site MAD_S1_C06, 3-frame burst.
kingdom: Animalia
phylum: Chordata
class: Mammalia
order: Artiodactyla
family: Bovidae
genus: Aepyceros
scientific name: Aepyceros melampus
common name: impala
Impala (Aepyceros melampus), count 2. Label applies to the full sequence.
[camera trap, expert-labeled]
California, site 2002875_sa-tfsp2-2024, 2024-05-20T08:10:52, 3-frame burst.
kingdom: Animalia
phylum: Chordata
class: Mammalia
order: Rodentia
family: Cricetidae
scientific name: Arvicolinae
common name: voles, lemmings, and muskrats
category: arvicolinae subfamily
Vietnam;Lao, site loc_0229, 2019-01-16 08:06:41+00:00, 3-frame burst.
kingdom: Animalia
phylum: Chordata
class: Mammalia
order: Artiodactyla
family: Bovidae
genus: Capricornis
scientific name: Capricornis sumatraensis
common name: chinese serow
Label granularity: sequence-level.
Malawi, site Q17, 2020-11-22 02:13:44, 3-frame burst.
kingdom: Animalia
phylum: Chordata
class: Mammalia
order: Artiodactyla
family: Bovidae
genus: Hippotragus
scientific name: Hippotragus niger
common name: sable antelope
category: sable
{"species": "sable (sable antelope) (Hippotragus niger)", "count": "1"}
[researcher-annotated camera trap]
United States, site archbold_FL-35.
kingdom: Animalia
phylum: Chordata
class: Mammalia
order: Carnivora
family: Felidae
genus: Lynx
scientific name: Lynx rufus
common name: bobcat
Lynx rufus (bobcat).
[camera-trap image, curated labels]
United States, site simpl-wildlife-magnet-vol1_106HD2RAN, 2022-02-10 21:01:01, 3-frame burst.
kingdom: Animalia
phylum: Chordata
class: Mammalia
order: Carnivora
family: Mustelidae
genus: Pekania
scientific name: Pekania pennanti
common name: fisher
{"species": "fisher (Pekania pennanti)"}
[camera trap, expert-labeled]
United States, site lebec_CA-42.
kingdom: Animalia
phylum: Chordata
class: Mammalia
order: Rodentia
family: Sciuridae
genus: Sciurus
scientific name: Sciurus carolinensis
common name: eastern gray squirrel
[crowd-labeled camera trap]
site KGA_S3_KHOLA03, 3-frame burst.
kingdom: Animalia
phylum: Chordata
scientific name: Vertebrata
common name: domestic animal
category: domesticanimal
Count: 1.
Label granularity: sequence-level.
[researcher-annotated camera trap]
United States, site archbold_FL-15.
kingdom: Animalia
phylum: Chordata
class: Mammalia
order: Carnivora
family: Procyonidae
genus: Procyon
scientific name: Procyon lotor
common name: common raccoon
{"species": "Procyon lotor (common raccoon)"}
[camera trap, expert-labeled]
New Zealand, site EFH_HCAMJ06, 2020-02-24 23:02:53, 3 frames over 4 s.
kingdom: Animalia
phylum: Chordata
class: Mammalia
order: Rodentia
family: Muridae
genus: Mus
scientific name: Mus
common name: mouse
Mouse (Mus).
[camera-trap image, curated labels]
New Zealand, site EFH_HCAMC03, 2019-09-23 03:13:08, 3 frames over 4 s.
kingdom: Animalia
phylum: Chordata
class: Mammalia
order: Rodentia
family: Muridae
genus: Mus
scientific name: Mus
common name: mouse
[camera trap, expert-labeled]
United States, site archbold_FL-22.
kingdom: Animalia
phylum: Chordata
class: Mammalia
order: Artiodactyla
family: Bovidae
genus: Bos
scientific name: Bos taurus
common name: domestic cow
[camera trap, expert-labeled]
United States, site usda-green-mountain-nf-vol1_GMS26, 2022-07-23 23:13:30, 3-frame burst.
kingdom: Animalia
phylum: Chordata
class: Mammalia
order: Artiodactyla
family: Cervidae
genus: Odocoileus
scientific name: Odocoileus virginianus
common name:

◆ ◆ ◆ ◆

Task description: Every record above needs to be repeated word for word.

Exercise result:
site MAD_S1_C06, 3-frame burst.
kingdom: Animalia
phylum: Chordata
class: Mammalia
order: Artiodactyla
family: Bovidae
genus: Aepyceros
scientific name: Aepyceros melampus
common name: impala
Impala (Aepyceros melampus), count 2. Label applies to the full sequence.
[camera trap, expert-labeled]
California, site 2002875_sa-tfsp2-2024, 2024-05-20T08:10:52, 3-frame burst.
kingdom: Animalia
phylum: Chordata
class: Mammalia
order: Rodentia
family: Cricetidae
scientific name: Arvicolinae
common name: voles, lemmings, and muskrats
category: arvicolinae subfamily
Vietnam;Lao, site loc_0229, 2019-01-16 08:06:41+00:00, 3-frame burst.
kingdom: Animalia
phylum: Chordata
class: Mammalia
order: Artiodactyla
family: Bovidae
genus: Capricornis
scientific name: Capricornis sumatraensis
common name: chinese serow
Label granularity: sequence-level.
Malawi, site Q17, 2020-11-22 02:13:44, 3-frame burst.
kingdom: Animalia
phylum: Chordata
class: Mammalia
order: Artiodactyla
family: Bovidae
genus: Hippotragus
scientific name: Hippotragus niger
common name: sable antelope
category: sable
{"species": "sable (sable antelope) (Hippotragus niger)", "count": "1"}
[researcher-annotated camera trap]
United States, site archbold_FL-35.
kingdom: Animalia
phylum: Chordata
class: Mammalia
order: Carnivora
family: Felidae
genus: Lynx
scientific name: Lynx rufus
common name: bobcat
Lynx rufus (bobcat).
[camera-trap image, curated labels]
United States, site simpl-wildlife-magnet-vol1_106HD2RAN, 2022-02-10 21:01:01, 3-frame burst.
kingdom: Animalia
phylum: Chordata
class: Mammalia
order: Carnivora
family: Mustelidae
genus: Pekania
scientific name: Pekania pennanti
common name: fisher
{"species": "fisher (Pekania pennanti)"}
[camera trap, expert-labeled]
United States, site lebec_CA-42.
kingdom: Animalia
phylum: Chordata
class: Mammalia
order: Rodentia
family: Sciuridae
genus: Sciurus
scientific name: Sciurus carolinensis
common name: eastern gray squirrel
[crowd-labeled camera trap]
site KGA_S3_KHOLA03, 3-frame burst.
kingdom: Animalia
phylum: Chordata
scientific name: Vertebrata
common name: domestic animal
category: domesticanimal
Count: 1.
Label granularity: sequence-level.
[researcher-annotated camera trap]
United States, site archbold_FL-15.
kingdom: Animalia
phylum: Chordata
class: Mammalia
order: Carnivora
family: Procyonidae
genus: Procyon
scientific name: Procyon lotor
common name: common raccoon
{"species": "Procyon lotor (common raccoon)"}
[camera trap, expert-labeled]
New Zealand, site EFH_HCAMJ06, 2020-02-24 23:02:53, 3 frames over 4 s.
kingdom: Animalia
phylum: Chordata
class: Mammalia
order: Rodentia
family: Muridae
genus: Mus
scientific name: Mus
common name: mouse
Mouse (Mus).
[camera-trap image, curated labels]
New Zealand, site EFH_HCAMC03, 2019-09-23 03:13:08, 3 frames over 4 s.
kingdom: Animalia
phylum: Chordata
class: Mammalia
order: Rodentia
family: Muridae
genus: Mus
scientific name: Mus
common name: mouse
[camera trap, expert-labeled]
United States, site archbold_FL-22.
kingdom: Animalia
phylum: Chordata
class: Mammalia
order: Artiodactyla
family: Bovidae
genus: Bos
scientific name: Bos taurus
common name: domestic cow
[camera trap, expert-labeled]
United States, site usda-green-mountain-nf-vol1_GMS26, 2022-07-23 23:13:30, 3-frame burst.
kingdom: Animalia
phylum: Chordata
class: Mammalia
order: Artiodactyla
family: Cervidae
genus: Odocoileus
scientific name: Odocoileus virginianus
common name:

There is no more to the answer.